Lors d’un échange de vues sur la situation au Bélarus, M. Rigoni, rapporteur sur la question, a clairement marqué sa position, selon laquelle l’Assemblée et le Conseil de l’Europe devaient renouer le dialogue politique avec le Bélarus, seul pays européen non membre du Conseil de l’Europe et dont le statut d’invité spécial a été suspendu en 1997, en raison du référendum restreignant les droits et les prérogatives de son Parlement.

 

« Le Bélarus partage une histoire commune avec le reste de l’Europe et est ouverte au dialogue. Nous souhaitons la stabilité et la démocratie pour notre pays et nous rapprocher des standards établis par le Conseil de l’Europe, comme en témoigne notre volonté d’engager un moratoire sur la peine de mort » a déclaré Natalia Andreichik, Présidente de la Commission permanente pour la législation et l’Administration d’Etat du Conseil de la République de Bélarus, qui participait à la discussion.
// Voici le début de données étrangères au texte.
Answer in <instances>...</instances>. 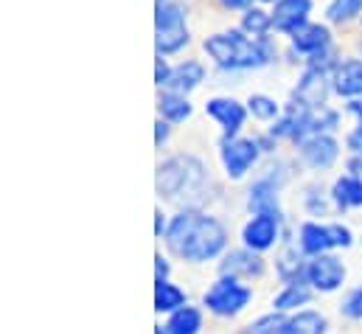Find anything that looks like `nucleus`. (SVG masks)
Wrapping results in <instances>:
<instances>
[{"instance_id":"obj_1","label":"nucleus","mask_w":362,"mask_h":334,"mask_svg":"<svg viewBox=\"0 0 362 334\" xmlns=\"http://www.w3.org/2000/svg\"><path fill=\"white\" fill-rule=\"evenodd\" d=\"M228 234L225 228L199 211H182L172 219L166 231V245L185 261H208L225 250Z\"/></svg>"},{"instance_id":"obj_2","label":"nucleus","mask_w":362,"mask_h":334,"mask_svg":"<svg viewBox=\"0 0 362 334\" xmlns=\"http://www.w3.org/2000/svg\"><path fill=\"white\" fill-rule=\"evenodd\" d=\"M205 51L219 68H230V71L262 68V65L270 62V51L262 42L247 40L242 31H225V34L208 37L205 40Z\"/></svg>"},{"instance_id":"obj_3","label":"nucleus","mask_w":362,"mask_h":334,"mask_svg":"<svg viewBox=\"0 0 362 334\" xmlns=\"http://www.w3.org/2000/svg\"><path fill=\"white\" fill-rule=\"evenodd\" d=\"M202 177H205L202 163L191 155H180L158 168V191L166 194L169 200H177L185 191H194L202 183Z\"/></svg>"},{"instance_id":"obj_4","label":"nucleus","mask_w":362,"mask_h":334,"mask_svg":"<svg viewBox=\"0 0 362 334\" xmlns=\"http://www.w3.org/2000/svg\"><path fill=\"white\" fill-rule=\"evenodd\" d=\"M188 42L185 8L177 0H158V54H175Z\"/></svg>"},{"instance_id":"obj_5","label":"nucleus","mask_w":362,"mask_h":334,"mask_svg":"<svg viewBox=\"0 0 362 334\" xmlns=\"http://www.w3.org/2000/svg\"><path fill=\"white\" fill-rule=\"evenodd\" d=\"M253 292L236 281V275H222L208 292H205V306L214 312V315H222V318H230V315H239L247 304H250Z\"/></svg>"},{"instance_id":"obj_6","label":"nucleus","mask_w":362,"mask_h":334,"mask_svg":"<svg viewBox=\"0 0 362 334\" xmlns=\"http://www.w3.org/2000/svg\"><path fill=\"white\" fill-rule=\"evenodd\" d=\"M306 278H309V284H312L315 289H320V292H334V289L346 281V267H343L340 258L320 253V255H315V258L309 261Z\"/></svg>"},{"instance_id":"obj_7","label":"nucleus","mask_w":362,"mask_h":334,"mask_svg":"<svg viewBox=\"0 0 362 334\" xmlns=\"http://www.w3.org/2000/svg\"><path fill=\"white\" fill-rule=\"evenodd\" d=\"M256 161H259V144L256 141L239 138V141H225L222 144V163H225L228 177L242 180Z\"/></svg>"},{"instance_id":"obj_8","label":"nucleus","mask_w":362,"mask_h":334,"mask_svg":"<svg viewBox=\"0 0 362 334\" xmlns=\"http://www.w3.org/2000/svg\"><path fill=\"white\" fill-rule=\"evenodd\" d=\"M337 155H340V144L332 135H312L300 141V158L309 168L334 166Z\"/></svg>"},{"instance_id":"obj_9","label":"nucleus","mask_w":362,"mask_h":334,"mask_svg":"<svg viewBox=\"0 0 362 334\" xmlns=\"http://www.w3.org/2000/svg\"><path fill=\"white\" fill-rule=\"evenodd\" d=\"M326 96H329V82H326V74L320 68H309L303 74V79L295 87V101L309 107V110H323L326 104Z\"/></svg>"},{"instance_id":"obj_10","label":"nucleus","mask_w":362,"mask_h":334,"mask_svg":"<svg viewBox=\"0 0 362 334\" xmlns=\"http://www.w3.org/2000/svg\"><path fill=\"white\" fill-rule=\"evenodd\" d=\"M205 113L228 132H239L242 124H245V107L236 101V98H225V96H216V98H208L205 101Z\"/></svg>"},{"instance_id":"obj_11","label":"nucleus","mask_w":362,"mask_h":334,"mask_svg":"<svg viewBox=\"0 0 362 334\" xmlns=\"http://www.w3.org/2000/svg\"><path fill=\"white\" fill-rule=\"evenodd\" d=\"M242 239L250 250H267L275 245L278 239V217L275 214H256L245 231H242Z\"/></svg>"},{"instance_id":"obj_12","label":"nucleus","mask_w":362,"mask_h":334,"mask_svg":"<svg viewBox=\"0 0 362 334\" xmlns=\"http://www.w3.org/2000/svg\"><path fill=\"white\" fill-rule=\"evenodd\" d=\"M309 0H278L275 3V11H272V25L278 31H289L295 34L298 28L306 25V17H309Z\"/></svg>"},{"instance_id":"obj_13","label":"nucleus","mask_w":362,"mask_h":334,"mask_svg":"<svg viewBox=\"0 0 362 334\" xmlns=\"http://www.w3.org/2000/svg\"><path fill=\"white\" fill-rule=\"evenodd\" d=\"M292 45L303 54H323L329 48V28L326 25H303L292 34Z\"/></svg>"},{"instance_id":"obj_14","label":"nucleus","mask_w":362,"mask_h":334,"mask_svg":"<svg viewBox=\"0 0 362 334\" xmlns=\"http://www.w3.org/2000/svg\"><path fill=\"white\" fill-rule=\"evenodd\" d=\"M275 191H278V185L272 183V177H264V180H259L247 194V205H250V211H256V214H275V217H281L278 214V197H275Z\"/></svg>"},{"instance_id":"obj_15","label":"nucleus","mask_w":362,"mask_h":334,"mask_svg":"<svg viewBox=\"0 0 362 334\" xmlns=\"http://www.w3.org/2000/svg\"><path fill=\"white\" fill-rule=\"evenodd\" d=\"M329 248H334V239H332V228H323L317 222H306L300 228V250L306 255H320Z\"/></svg>"},{"instance_id":"obj_16","label":"nucleus","mask_w":362,"mask_h":334,"mask_svg":"<svg viewBox=\"0 0 362 334\" xmlns=\"http://www.w3.org/2000/svg\"><path fill=\"white\" fill-rule=\"evenodd\" d=\"M262 272H264V264H262L259 255H253L250 248L230 253L222 264V275H250L253 278V275H262Z\"/></svg>"},{"instance_id":"obj_17","label":"nucleus","mask_w":362,"mask_h":334,"mask_svg":"<svg viewBox=\"0 0 362 334\" xmlns=\"http://www.w3.org/2000/svg\"><path fill=\"white\" fill-rule=\"evenodd\" d=\"M334 90L340 96H362V62L349 59L334 74Z\"/></svg>"},{"instance_id":"obj_18","label":"nucleus","mask_w":362,"mask_h":334,"mask_svg":"<svg viewBox=\"0 0 362 334\" xmlns=\"http://www.w3.org/2000/svg\"><path fill=\"white\" fill-rule=\"evenodd\" d=\"M332 194H334V202L340 208H357V205H362V177L349 174V177L337 180Z\"/></svg>"},{"instance_id":"obj_19","label":"nucleus","mask_w":362,"mask_h":334,"mask_svg":"<svg viewBox=\"0 0 362 334\" xmlns=\"http://www.w3.org/2000/svg\"><path fill=\"white\" fill-rule=\"evenodd\" d=\"M202 76H205V71H202L199 62H182L177 68H172L169 87L177 90V93H188V90H194L197 84L202 82Z\"/></svg>"},{"instance_id":"obj_20","label":"nucleus","mask_w":362,"mask_h":334,"mask_svg":"<svg viewBox=\"0 0 362 334\" xmlns=\"http://www.w3.org/2000/svg\"><path fill=\"white\" fill-rule=\"evenodd\" d=\"M182 304H185V292L180 287L169 284L166 278H158V287H155V309L158 312H177Z\"/></svg>"},{"instance_id":"obj_21","label":"nucleus","mask_w":362,"mask_h":334,"mask_svg":"<svg viewBox=\"0 0 362 334\" xmlns=\"http://www.w3.org/2000/svg\"><path fill=\"white\" fill-rule=\"evenodd\" d=\"M158 110H160V115L169 118V121H185V118L191 115V104L185 101V96H180L177 90H175V93H163V96L158 98Z\"/></svg>"},{"instance_id":"obj_22","label":"nucleus","mask_w":362,"mask_h":334,"mask_svg":"<svg viewBox=\"0 0 362 334\" xmlns=\"http://www.w3.org/2000/svg\"><path fill=\"white\" fill-rule=\"evenodd\" d=\"M199 326H202L199 312H197L194 306H180V309L172 315V321H169L166 329H169V334H197Z\"/></svg>"},{"instance_id":"obj_23","label":"nucleus","mask_w":362,"mask_h":334,"mask_svg":"<svg viewBox=\"0 0 362 334\" xmlns=\"http://www.w3.org/2000/svg\"><path fill=\"white\" fill-rule=\"evenodd\" d=\"M326 332V318L317 312H298L289 318L286 334H323Z\"/></svg>"},{"instance_id":"obj_24","label":"nucleus","mask_w":362,"mask_h":334,"mask_svg":"<svg viewBox=\"0 0 362 334\" xmlns=\"http://www.w3.org/2000/svg\"><path fill=\"white\" fill-rule=\"evenodd\" d=\"M306 301H309V289L303 284H289L281 295H275L272 306L275 309H292V306H303Z\"/></svg>"},{"instance_id":"obj_25","label":"nucleus","mask_w":362,"mask_h":334,"mask_svg":"<svg viewBox=\"0 0 362 334\" xmlns=\"http://www.w3.org/2000/svg\"><path fill=\"white\" fill-rule=\"evenodd\" d=\"M362 11V0H332L326 17L332 23H349L351 17H357Z\"/></svg>"},{"instance_id":"obj_26","label":"nucleus","mask_w":362,"mask_h":334,"mask_svg":"<svg viewBox=\"0 0 362 334\" xmlns=\"http://www.w3.org/2000/svg\"><path fill=\"white\" fill-rule=\"evenodd\" d=\"M242 25H245V31H250L253 37H264V34H267V28L272 25V14L262 11V8H247V11H245Z\"/></svg>"},{"instance_id":"obj_27","label":"nucleus","mask_w":362,"mask_h":334,"mask_svg":"<svg viewBox=\"0 0 362 334\" xmlns=\"http://www.w3.org/2000/svg\"><path fill=\"white\" fill-rule=\"evenodd\" d=\"M247 107H250V113H253L259 121H272V118L281 113V110H278V104L272 101L270 96H250Z\"/></svg>"},{"instance_id":"obj_28","label":"nucleus","mask_w":362,"mask_h":334,"mask_svg":"<svg viewBox=\"0 0 362 334\" xmlns=\"http://www.w3.org/2000/svg\"><path fill=\"white\" fill-rule=\"evenodd\" d=\"M286 326L289 321L284 315H267L250 326V334H286Z\"/></svg>"},{"instance_id":"obj_29","label":"nucleus","mask_w":362,"mask_h":334,"mask_svg":"<svg viewBox=\"0 0 362 334\" xmlns=\"http://www.w3.org/2000/svg\"><path fill=\"white\" fill-rule=\"evenodd\" d=\"M340 312H343L346 318H351V321H360L362 318V287L351 289V292L346 295V301L340 304Z\"/></svg>"},{"instance_id":"obj_30","label":"nucleus","mask_w":362,"mask_h":334,"mask_svg":"<svg viewBox=\"0 0 362 334\" xmlns=\"http://www.w3.org/2000/svg\"><path fill=\"white\" fill-rule=\"evenodd\" d=\"M349 149H351L357 158H362V124L349 135Z\"/></svg>"},{"instance_id":"obj_31","label":"nucleus","mask_w":362,"mask_h":334,"mask_svg":"<svg viewBox=\"0 0 362 334\" xmlns=\"http://www.w3.org/2000/svg\"><path fill=\"white\" fill-rule=\"evenodd\" d=\"M169 76H172V68H169V65L163 62V57H160V59H158V74H155V82L163 87V84H169Z\"/></svg>"},{"instance_id":"obj_32","label":"nucleus","mask_w":362,"mask_h":334,"mask_svg":"<svg viewBox=\"0 0 362 334\" xmlns=\"http://www.w3.org/2000/svg\"><path fill=\"white\" fill-rule=\"evenodd\" d=\"M166 138H169V127H166V124H163V118H160V121H158V138H155V144H158V146H163V141H166Z\"/></svg>"},{"instance_id":"obj_33","label":"nucleus","mask_w":362,"mask_h":334,"mask_svg":"<svg viewBox=\"0 0 362 334\" xmlns=\"http://www.w3.org/2000/svg\"><path fill=\"white\" fill-rule=\"evenodd\" d=\"M166 272H169V264H166V261L158 255V278H166Z\"/></svg>"},{"instance_id":"obj_34","label":"nucleus","mask_w":362,"mask_h":334,"mask_svg":"<svg viewBox=\"0 0 362 334\" xmlns=\"http://www.w3.org/2000/svg\"><path fill=\"white\" fill-rule=\"evenodd\" d=\"M349 110H351L354 115H360V124H362V101H351V104H349Z\"/></svg>"},{"instance_id":"obj_35","label":"nucleus","mask_w":362,"mask_h":334,"mask_svg":"<svg viewBox=\"0 0 362 334\" xmlns=\"http://www.w3.org/2000/svg\"><path fill=\"white\" fill-rule=\"evenodd\" d=\"M225 6H230V8H242V6H247L250 0H222Z\"/></svg>"},{"instance_id":"obj_36","label":"nucleus","mask_w":362,"mask_h":334,"mask_svg":"<svg viewBox=\"0 0 362 334\" xmlns=\"http://www.w3.org/2000/svg\"><path fill=\"white\" fill-rule=\"evenodd\" d=\"M155 217H158V236H160V234H163V214H160V211H158V214H155Z\"/></svg>"},{"instance_id":"obj_37","label":"nucleus","mask_w":362,"mask_h":334,"mask_svg":"<svg viewBox=\"0 0 362 334\" xmlns=\"http://www.w3.org/2000/svg\"><path fill=\"white\" fill-rule=\"evenodd\" d=\"M264 3H267V0H264Z\"/></svg>"}]
</instances>
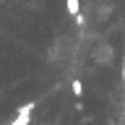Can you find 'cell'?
I'll use <instances>...</instances> for the list:
<instances>
[{"instance_id":"cell-1","label":"cell","mask_w":125,"mask_h":125,"mask_svg":"<svg viewBox=\"0 0 125 125\" xmlns=\"http://www.w3.org/2000/svg\"><path fill=\"white\" fill-rule=\"evenodd\" d=\"M31 109H34V102L21 104V107H18V112H16V120H13L10 125H29V120H31Z\"/></svg>"},{"instance_id":"cell-5","label":"cell","mask_w":125,"mask_h":125,"mask_svg":"<svg viewBox=\"0 0 125 125\" xmlns=\"http://www.w3.org/2000/svg\"><path fill=\"white\" fill-rule=\"evenodd\" d=\"M123 81H125V55H123Z\"/></svg>"},{"instance_id":"cell-4","label":"cell","mask_w":125,"mask_h":125,"mask_svg":"<svg viewBox=\"0 0 125 125\" xmlns=\"http://www.w3.org/2000/svg\"><path fill=\"white\" fill-rule=\"evenodd\" d=\"M73 94H76V96L83 94V83H81V81H73Z\"/></svg>"},{"instance_id":"cell-2","label":"cell","mask_w":125,"mask_h":125,"mask_svg":"<svg viewBox=\"0 0 125 125\" xmlns=\"http://www.w3.org/2000/svg\"><path fill=\"white\" fill-rule=\"evenodd\" d=\"M94 60H99V62H112V47H109L107 42H102V44L94 50Z\"/></svg>"},{"instance_id":"cell-3","label":"cell","mask_w":125,"mask_h":125,"mask_svg":"<svg viewBox=\"0 0 125 125\" xmlns=\"http://www.w3.org/2000/svg\"><path fill=\"white\" fill-rule=\"evenodd\" d=\"M65 10H68L73 18L81 16V0H65Z\"/></svg>"}]
</instances>
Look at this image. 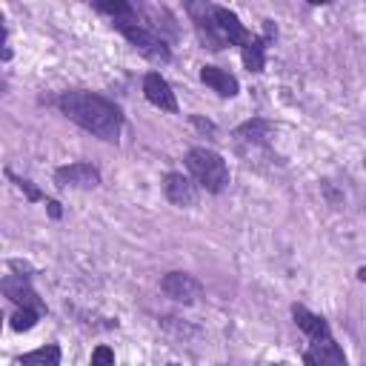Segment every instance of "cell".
I'll list each match as a JSON object with an SVG mask.
<instances>
[{"instance_id":"5b68a950","label":"cell","mask_w":366,"mask_h":366,"mask_svg":"<svg viewBox=\"0 0 366 366\" xmlns=\"http://www.w3.org/2000/svg\"><path fill=\"white\" fill-rule=\"evenodd\" d=\"M55 181L61 186H75V189H94L100 186V172L92 166V164H69V166H61L55 172Z\"/></svg>"},{"instance_id":"9c48e42d","label":"cell","mask_w":366,"mask_h":366,"mask_svg":"<svg viewBox=\"0 0 366 366\" xmlns=\"http://www.w3.org/2000/svg\"><path fill=\"white\" fill-rule=\"evenodd\" d=\"M164 192H166V197H169L175 206H195V203H197V189H195V183H192L189 178L178 175V172L166 175Z\"/></svg>"},{"instance_id":"e0dca14e","label":"cell","mask_w":366,"mask_h":366,"mask_svg":"<svg viewBox=\"0 0 366 366\" xmlns=\"http://www.w3.org/2000/svg\"><path fill=\"white\" fill-rule=\"evenodd\" d=\"M92 366H115V352L109 346H97L92 352Z\"/></svg>"},{"instance_id":"7c38bea8","label":"cell","mask_w":366,"mask_h":366,"mask_svg":"<svg viewBox=\"0 0 366 366\" xmlns=\"http://www.w3.org/2000/svg\"><path fill=\"white\" fill-rule=\"evenodd\" d=\"M4 292H6V298H12V300L20 303V306L37 303V295H35V289H32V283H29L26 275H9V278L4 281Z\"/></svg>"},{"instance_id":"277c9868","label":"cell","mask_w":366,"mask_h":366,"mask_svg":"<svg viewBox=\"0 0 366 366\" xmlns=\"http://www.w3.org/2000/svg\"><path fill=\"white\" fill-rule=\"evenodd\" d=\"M161 289H164L172 300H181V303H195V300L203 295L200 283H197L192 275H186V272H169V275L161 281Z\"/></svg>"},{"instance_id":"7a4b0ae2","label":"cell","mask_w":366,"mask_h":366,"mask_svg":"<svg viewBox=\"0 0 366 366\" xmlns=\"http://www.w3.org/2000/svg\"><path fill=\"white\" fill-rule=\"evenodd\" d=\"M186 166H189L192 178L206 192H224L229 186V166H226V161L221 158V154L212 152V149H203V146L192 149L186 154Z\"/></svg>"},{"instance_id":"5bb4252c","label":"cell","mask_w":366,"mask_h":366,"mask_svg":"<svg viewBox=\"0 0 366 366\" xmlns=\"http://www.w3.org/2000/svg\"><path fill=\"white\" fill-rule=\"evenodd\" d=\"M23 366H58L61 363V349L55 343H49V346H40L35 352H26L20 358Z\"/></svg>"},{"instance_id":"ffe728a7","label":"cell","mask_w":366,"mask_h":366,"mask_svg":"<svg viewBox=\"0 0 366 366\" xmlns=\"http://www.w3.org/2000/svg\"><path fill=\"white\" fill-rule=\"evenodd\" d=\"M358 278H360V281H363V283H366V267H363V269H360V272H358Z\"/></svg>"},{"instance_id":"d6986e66","label":"cell","mask_w":366,"mask_h":366,"mask_svg":"<svg viewBox=\"0 0 366 366\" xmlns=\"http://www.w3.org/2000/svg\"><path fill=\"white\" fill-rule=\"evenodd\" d=\"M49 215L51 218H61V203L58 200H49Z\"/></svg>"},{"instance_id":"2e32d148","label":"cell","mask_w":366,"mask_h":366,"mask_svg":"<svg viewBox=\"0 0 366 366\" xmlns=\"http://www.w3.org/2000/svg\"><path fill=\"white\" fill-rule=\"evenodd\" d=\"M35 324H37V312L32 306H23L12 315V329H18V332H29Z\"/></svg>"},{"instance_id":"ac0fdd59","label":"cell","mask_w":366,"mask_h":366,"mask_svg":"<svg viewBox=\"0 0 366 366\" xmlns=\"http://www.w3.org/2000/svg\"><path fill=\"white\" fill-rule=\"evenodd\" d=\"M18 186L26 192V197H29V200H40V192H37V189H35L29 181H18Z\"/></svg>"},{"instance_id":"ba28073f","label":"cell","mask_w":366,"mask_h":366,"mask_svg":"<svg viewBox=\"0 0 366 366\" xmlns=\"http://www.w3.org/2000/svg\"><path fill=\"white\" fill-rule=\"evenodd\" d=\"M303 360H306V366H346V355H343V349L332 338L315 341L306 349Z\"/></svg>"},{"instance_id":"52a82bcc","label":"cell","mask_w":366,"mask_h":366,"mask_svg":"<svg viewBox=\"0 0 366 366\" xmlns=\"http://www.w3.org/2000/svg\"><path fill=\"white\" fill-rule=\"evenodd\" d=\"M212 18H215V23H218V29H221V35H224L226 43H235V46L243 49L252 40V35L246 32V26L238 20L235 12H229L224 6H212Z\"/></svg>"},{"instance_id":"30bf717a","label":"cell","mask_w":366,"mask_h":366,"mask_svg":"<svg viewBox=\"0 0 366 366\" xmlns=\"http://www.w3.org/2000/svg\"><path fill=\"white\" fill-rule=\"evenodd\" d=\"M292 315H295V324H298L312 341H327V338H332V335H329V324H327L321 315H312V312L303 309V306H292Z\"/></svg>"},{"instance_id":"3957f363","label":"cell","mask_w":366,"mask_h":366,"mask_svg":"<svg viewBox=\"0 0 366 366\" xmlns=\"http://www.w3.org/2000/svg\"><path fill=\"white\" fill-rule=\"evenodd\" d=\"M118 29H121V35L140 51V55H146L152 63H169L172 51H169V46H166L158 35H152L149 29H143V26H138V23H118Z\"/></svg>"},{"instance_id":"8fae6325","label":"cell","mask_w":366,"mask_h":366,"mask_svg":"<svg viewBox=\"0 0 366 366\" xmlns=\"http://www.w3.org/2000/svg\"><path fill=\"white\" fill-rule=\"evenodd\" d=\"M200 80L206 83V86H212L218 94H224V97H235L238 94V80L229 75V72H224V69H218V66H203L200 69Z\"/></svg>"},{"instance_id":"8992f818","label":"cell","mask_w":366,"mask_h":366,"mask_svg":"<svg viewBox=\"0 0 366 366\" xmlns=\"http://www.w3.org/2000/svg\"><path fill=\"white\" fill-rule=\"evenodd\" d=\"M143 92H146V100L154 103L158 109H166V112H178V100H175V92L169 89V83L158 75V72H149L143 78Z\"/></svg>"},{"instance_id":"6da1fadb","label":"cell","mask_w":366,"mask_h":366,"mask_svg":"<svg viewBox=\"0 0 366 366\" xmlns=\"http://www.w3.org/2000/svg\"><path fill=\"white\" fill-rule=\"evenodd\" d=\"M61 112L75 121L78 126H83L86 132L97 135L100 140H118L121 129H123V115L115 103L103 100L97 94L89 92H63L58 97Z\"/></svg>"},{"instance_id":"9a60e30c","label":"cell","mask_w":366,"mask_h":366,"mask_svg":"<svg viewBox=\"0 0 366 366\" xmlns=\"http://www.w3.org/2000/svg\"><path fill=\"white\" fill-rule=\"evenodd\" d=\"M238 138H246V140H255V143H267L272 138V126L267 121H249L238 129Z\"/></svg>"},{"instance_id":"4fadbf2b","label":"cell","mask_w":366,"mask_h":366,"mask_svg":"<svg viewBox=\"0 0 366 366\" xmlns=\"http://www.w3.org/2000/svg\"><path fill=\"white\" fill-rule=\"evenodd\" d=\"M240 55H243V63H246L249 72H264V63H267V40L252 37L240 49Z\"/></svg>"}]
</instances>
Elle a précisé que son pays est en mesure d’apporter une contribution aux travaux du Conseil de l’Europe et de l’APCE, notamment sur les questions de la lutte contre la corruption, la lutte contre la traite des êtres humains, le dialogue interreligieux et les migrations.

 

Vinchuk Viachorka, membre du parti d’opposition BNF, a toutefois indiqué que la situation des droits de l’homme et de l’état de droit au Bélarus avait sensiblement régressé depuis le début de l’année et que le pouvoir continuait d’entraver les activités de l’opposition, des ONG, de la société civile et des médias indépendants. Il a ajouté que des personnes continuaient à être emprisonnées pour raison politique.